Inside, the basement dance floor architecturally felt like a cruel prison. It was pitch black with a low ceiling and you couldn’t walk two feet without banging your shin off a concrete block, or having some invisible teenager barge into you in the gloom. Take one step forward: bump. Take one step to the side: bump. Stay in one spot and try to dance: bump . . . bump . . . bump, the clone dancefloor entrants, all dressed in black t-shirts and black jeans, flailing in the black darkness straight into you, like the choreo for a late Samuel Beckett play. Oscar Mulero played a fine hypnotic techno set. But the Tresor basement PA isn’t far above a set of Logitech laptop speakers, and after three hours I fled the legendary club.
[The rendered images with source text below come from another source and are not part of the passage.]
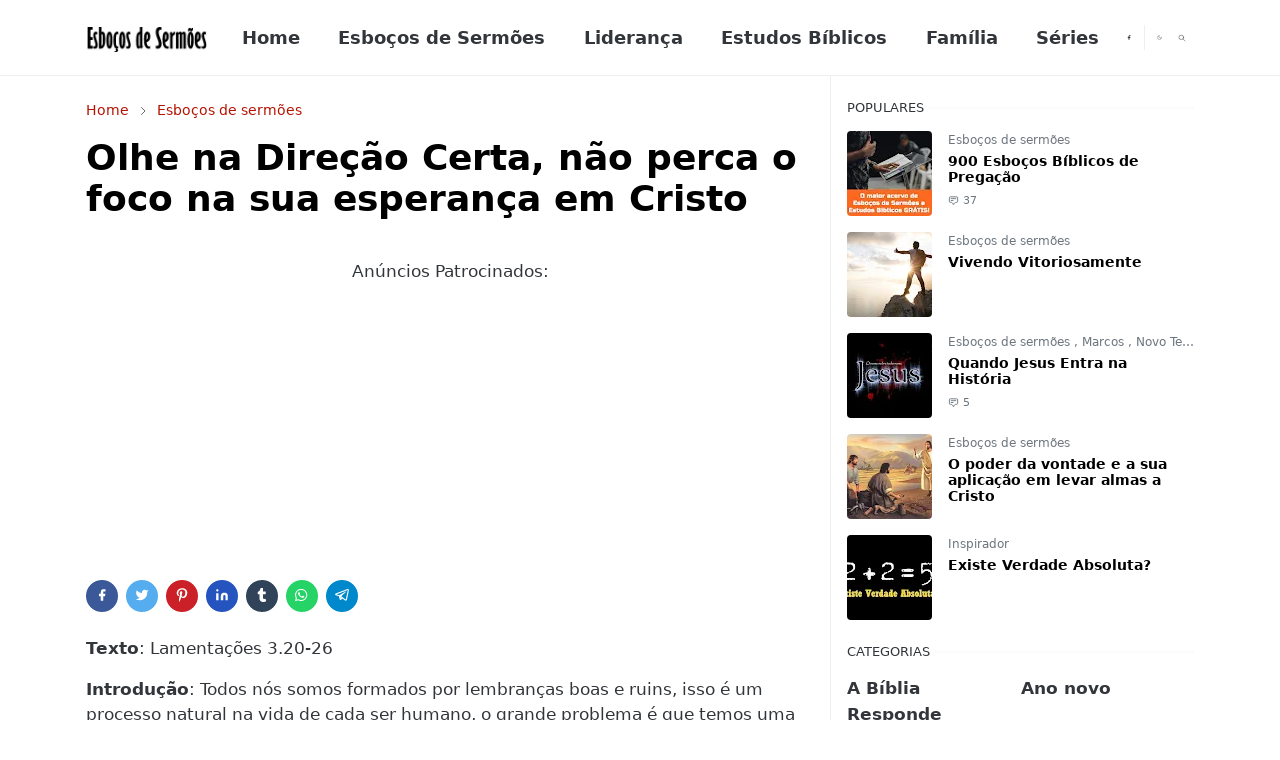

--- FILE ---
content_type: text/html; charset=utf-8
request_url: https://www.google.com/recaptcha/api2/aframe
body_size: 268
content:
<!DOCTYPE HTML><html><head><meta http-equiv="content-type" content="text/html; charset=UTF-8"></head><body><script nonce="EDKiK01OkbP7NY6mR2vv4A">/** Anti-fraud and anti-abuse applications only. See google.com/recaptcha */ try{var clients={'sodar':'https://pagead2.googlesyndication.com/pagead/sodar?'};window.addEventListener("message",function(a){try{if(a.source===window.parent){var b=JSON.parse(a.data);var c=clients[b['id']];if(c){var d=document.createElement('img');d.src=c+b['params']+'&rc='+(localStorage.getItem("rc::a")?sessionStorage.getItem("rc::b"):"");window.document.body.appendChild(d);sessionStorage.setItem("rc::e",parseInt(sessionStorage.getItem("rc::e")||0)+1);localStorage.setItem("rc::h",'1768701564039');}}}catch(b){}});window.parent.postMessage("_grecaptcha_ready", "*");}catch(b){}</script></body></html>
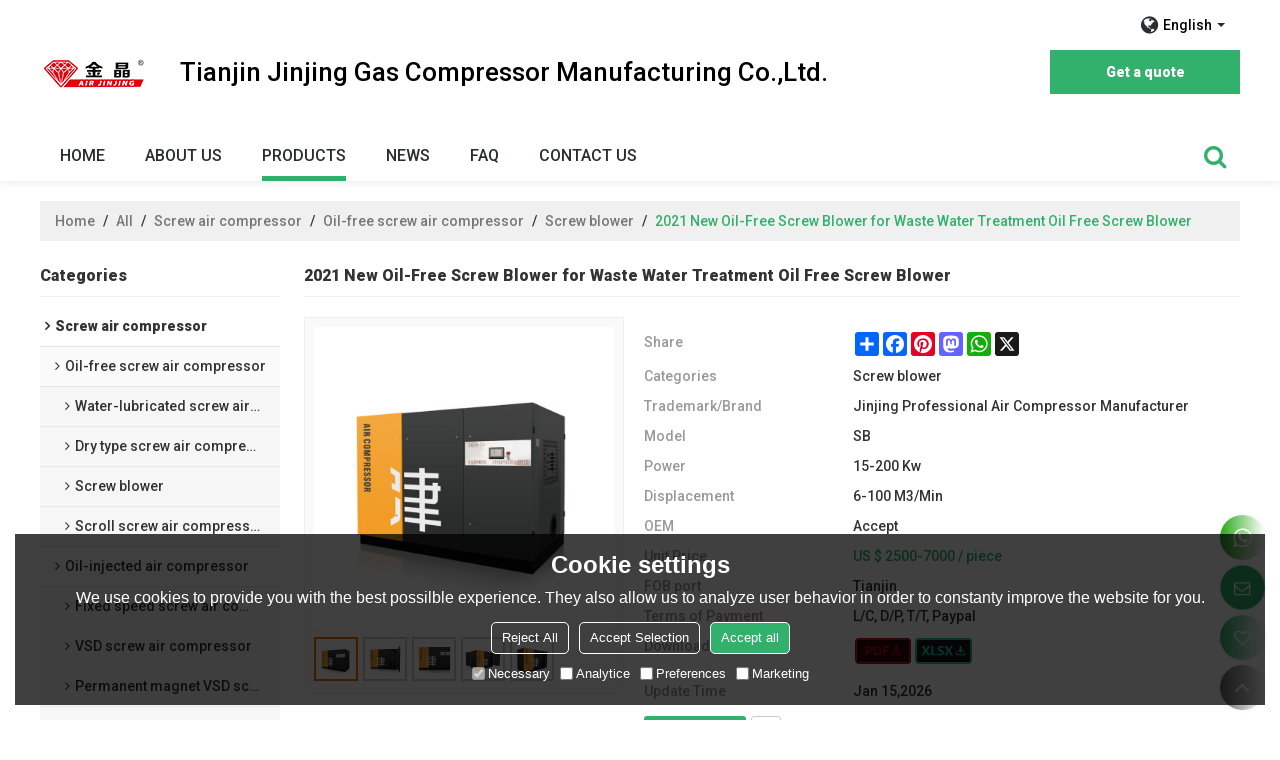

--- FILE ---
content_type: image/svg+xml
request_url: https://ccdn.tradew.com/MNcomm/filesvg/xlsx.svg
body_size: 255
content:
<svg height="128" xmlns="http://www.w3.org/2000/svg" viewBox="0 0 60.89 28"><defs><style>.cls-xlsx-1{fill:#171523;}.cls-xlsx-2{fill:#16c98d;}.cls-xlsx-3{fill:none;stroke:#16c98d;stroke-miterlimit:10;stroke-width:2px;}</style></defs><g><g><rect class="cls-xlsx-1" x="1.92" y="1.89" width="57.07" height="24.21"/><polygon class="cls-xlsx-2" points="48.29 16.14 51.63 12.8 44.95 12.8 48.29 16.14"/><rect class="cls-xlsx-2" x="47.16" y="8.59" width="2.26" height="4.21"/><polygon class="cls-xlsx-2" points="51.86 14.64 51.86 17.4 44.72 17.4 44.72 14.64 43.64 14.64 43.64 18.48 52.93 18.48 52.93 14.64 51.86 14.64"/><rect class="cls-xlsx-3" x="1" y="1" width="58.89" height="26" rx="3.47"/><path class="cls-xlsx-2" d="M16,18.57h-2.5l-1.77-3.28a2.41,2.41,0,0,1-.2-.64h0a4.07,4.07,0,0,1-.23.66L9.53,18.57H7l3.16-4.94L7.29,8.7H9.85l1.48,3a5.47,5.47,0,0,1,.3.81h0c.09-.26.19-.55.32-.84l1.63-3H16l-3,4.89Z"/><path class="cls-xlsx-2" d="M23,18.57H17.25V8.7h2.1v8.15H23Z"/><path class="cls-xlsx-2" d="M23.94,16.08a4.1,4.1,0,0,0,2.71,1,2.37,2.37,0,0,0,1.29-.29.9.9,0,0,0,.43-.77,1.06,1.06,0,0,0-.34-.75,6.27,6.27,0,0,0-1.82-1c-1.54-.66-2.31-1.61-2.31-2.86A2.49,2.49,0,0,1,25,9.29a4.59,4.59,0,0,1,2.77-.76,6.59,6.59,0,0,1,2.43.38v2a4,4,0,0,0-2.33-.67,2.37,2.37,0,0,0-1.24.28.85.85,0,0,0-.46.76,1,1,0,0,0,.31.71,6.4,6.4,0,0,0,1.58.87,5.05,5.05,0,0,1,2,1.33,2.61,2.61,0,0,1,.56,1.67,2.54,2.54,0,0,1-1,2.17,4.81,4.81,0,0,1-2.87.74,6.07,6.07,0,0,1-2.77-.55Z"/><path class="cls-xlsx-2" d="M40.17,18.57h-2.5L35.9,15.29a2.86,2.86,0,0,1-.2-.64h0a5.37,5.37,0,0,1-.23.66l-1.78,3.26H31.15l3.17-4.94L31.43,8.7H34l1.47,3a5.47,5.47,0,0,1,.31.81h0c.09-.26.2-.55.33-.84l1.62-3H40.1l-3,4.89Z"/></g></g></svg>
At home, I reflected on my experience. What had happened to the Tresor we hear so much about? Aesthetic mismanagement, perhaps; inability to evolve; resting on one’s laurels; indulgence in one’s legends. Nonetheless, as the fine exhibition had shown me, it took nothing away from the club’s historical impact. DJ Rush touched on this when he said of his first time visiting Tresor’s basement in the 1990s that he felt like he had stepped out of the present and into medieval times. And another person I knew had had a totally different experience to mine, finding in Tresor’s dark a gnostic space.

The modernist painter Giorgio De Chirico wrote in one of his notebooks: “Live in the world as if in an immense museum of strangeness.” At moments during the exhibition at Kraftwerk, I had found the experience similar to the visions of De Chirico: an abandoned piazza under green skies; a rubber glove beside the Apollo Belvedere. But unfortunately for Tresor, these days rubber and classical manliness are more on-brand for its great Berlin rival.